数分前、俺は雫先輩の告白をきっぱりと断ってしまった。「好きです」「付き合ってください」という先輩の純粋な思いを、「他に好きな人がいる」という個人的な理由で。
「すみません」
2度目。くどいようだが謝るしかない。
「いーよいーよ、全然。なんか薄々気がついてたし」
デスクに頬杖を付き、顔の前で手をひらひらさせる先輩。不安そうな様子はとっくに消えている。
「ねぇ……好きなのさ、日勤の横田ちゃんでしょ?」
「え」
この流れで出てくるはずがないと思っていた同い年の同僚の名前を耳にし、流石に面食らう。先輩はさらりと俺が気になっている相手を言い当てた。
「えと、誰かから聞きました……?」
「ふふん。そーゆーのって見てればわかるもんよ~? しかもなんか最近仲良いじゃん? 男はやっぱ背ぇ低い女が好みか!」
唖然としている俺を眺め、先輩の顔は清々しいほどの笑顔だった。いつもの、屈託のない笑顔。
「ん、そう言えばもう上がり?」
ワンテンポ置いて、話題がさらりと流される。
「あ、えと、はい」
虚を突かれた俺の情けない返答。
「そ。んじゃー、お疲れ様あ」
そっけなく返される。先に荷物をまとめていたのか、彼女は立ちすくむ俺の隣を過ぎていった。ばん、とバックヤードの扉が開いた音が響き、すぐ静かになる。いつもなら先輩は店の外でタバコを吸いがてら待ってくれている。店外を写す監視カメラ用のモニターには今は何も映っていない。既に帰ってしまったようだ。

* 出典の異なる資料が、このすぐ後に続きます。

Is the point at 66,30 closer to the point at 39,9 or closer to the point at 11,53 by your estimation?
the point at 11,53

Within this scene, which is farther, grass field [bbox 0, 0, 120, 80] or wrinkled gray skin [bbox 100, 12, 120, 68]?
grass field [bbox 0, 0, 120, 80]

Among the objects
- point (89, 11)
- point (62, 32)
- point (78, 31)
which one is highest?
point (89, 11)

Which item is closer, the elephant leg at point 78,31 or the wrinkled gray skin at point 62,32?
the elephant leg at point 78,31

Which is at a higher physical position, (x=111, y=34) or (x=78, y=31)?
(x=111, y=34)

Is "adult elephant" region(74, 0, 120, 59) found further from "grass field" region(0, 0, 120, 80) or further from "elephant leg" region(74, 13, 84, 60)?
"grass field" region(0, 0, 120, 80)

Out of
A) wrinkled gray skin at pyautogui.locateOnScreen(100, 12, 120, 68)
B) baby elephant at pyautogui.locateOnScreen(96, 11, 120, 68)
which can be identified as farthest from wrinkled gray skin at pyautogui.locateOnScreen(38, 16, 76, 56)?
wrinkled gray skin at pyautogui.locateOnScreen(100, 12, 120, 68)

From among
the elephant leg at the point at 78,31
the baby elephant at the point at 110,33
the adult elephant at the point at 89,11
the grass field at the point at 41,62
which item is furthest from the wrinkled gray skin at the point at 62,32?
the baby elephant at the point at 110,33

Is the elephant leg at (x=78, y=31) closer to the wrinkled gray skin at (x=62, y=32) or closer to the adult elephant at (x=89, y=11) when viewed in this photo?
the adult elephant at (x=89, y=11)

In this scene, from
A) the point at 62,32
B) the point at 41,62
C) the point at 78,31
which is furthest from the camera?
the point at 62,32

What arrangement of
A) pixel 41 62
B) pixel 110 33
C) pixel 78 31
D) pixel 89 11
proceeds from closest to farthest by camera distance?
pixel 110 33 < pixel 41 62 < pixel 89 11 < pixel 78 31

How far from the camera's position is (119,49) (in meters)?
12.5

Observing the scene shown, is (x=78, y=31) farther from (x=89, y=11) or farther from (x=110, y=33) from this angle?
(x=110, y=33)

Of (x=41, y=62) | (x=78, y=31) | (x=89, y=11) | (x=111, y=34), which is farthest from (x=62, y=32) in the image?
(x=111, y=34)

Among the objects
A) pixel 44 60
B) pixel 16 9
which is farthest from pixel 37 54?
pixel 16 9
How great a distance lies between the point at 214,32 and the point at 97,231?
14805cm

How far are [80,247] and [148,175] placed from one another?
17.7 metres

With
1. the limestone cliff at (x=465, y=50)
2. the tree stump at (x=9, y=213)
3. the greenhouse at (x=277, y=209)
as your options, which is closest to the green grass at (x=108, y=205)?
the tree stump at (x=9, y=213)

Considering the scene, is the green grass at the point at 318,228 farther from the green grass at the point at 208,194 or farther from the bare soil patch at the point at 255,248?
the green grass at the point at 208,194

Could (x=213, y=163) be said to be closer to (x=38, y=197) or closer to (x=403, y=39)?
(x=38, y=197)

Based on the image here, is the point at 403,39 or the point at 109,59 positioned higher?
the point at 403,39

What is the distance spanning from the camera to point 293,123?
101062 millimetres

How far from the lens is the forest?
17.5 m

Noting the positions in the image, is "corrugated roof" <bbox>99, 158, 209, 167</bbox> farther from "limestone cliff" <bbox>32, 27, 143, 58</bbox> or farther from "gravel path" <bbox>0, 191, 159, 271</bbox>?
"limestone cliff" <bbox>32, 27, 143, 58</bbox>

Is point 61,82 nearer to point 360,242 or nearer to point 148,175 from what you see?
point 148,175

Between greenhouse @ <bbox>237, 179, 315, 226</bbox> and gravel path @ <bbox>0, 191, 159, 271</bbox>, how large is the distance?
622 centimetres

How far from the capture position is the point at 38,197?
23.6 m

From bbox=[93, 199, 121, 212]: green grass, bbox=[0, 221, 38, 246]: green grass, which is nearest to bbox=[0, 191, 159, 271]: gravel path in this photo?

一人残された、という感覚が強く残る。一連の会話は軽い雰囲気で終わってしまったが、先輩のあの告白は明らかに本気だった。見たことのないような真剣な顔。聴いたことのないような声と言葉。「他に好きな人がいる」、なんて断った理由の薄さに今更罪悪感が強く湧いてくる。異性からの告白を断る時の定型文のような言葉。断られる方も納得しやすい。ただ、本心ではなかった。「先輩には俺なんかよりもっと良い人がいる」。その言葉を言えなかった。
きいとバックヤードの扉が開いた音がして我に帰る。
「お疲れー」
中年女性の声。パートリーダーの白鳥さんが消毒液で濡れた手を揉みながらバックヤードに入ってくる。
「お疲れっす」
忘れていたタイムカードを打ちつつ、生返事を返す。
「あ、ちょっとちょっと。雫ちゃんになんか言った?」
「……なんでですか?」
思わず聞き返してしまう。心当たりは大いにある。
「あの子様子おかしかったよ? 口調はいつも通りだったけどさ、雫ちゃん泣いてたし」
「え」
心臓が跳ねた。
「ひどいこと言ってないよね? 問題になったらやだよ? 私」
何も言えない。
「……ほら! 謝るなら謝っときな! そーゆーのって死ぬほど後悔すんだから! おばちゃん知ってるよ!」
しっしっと俺を追い払う白鳥さん。俺と雫先輩の間に何かがあったことは既に察しているのか。
「すみません、先失礼します!」
急いで荷物をまとめコンビニの外に出る。等間隔にならぶ街灯が青白く照らす大通り。目に見える範囲に彼女はもういない。心から謝りたい。軽い雰囲気で覆い隠した彼女の本心を聞きたい。二人で帰っていたいつもの帰り道に沿って全力で走る。4月初め。初春、と言ってもいいが夜は風が冷たい。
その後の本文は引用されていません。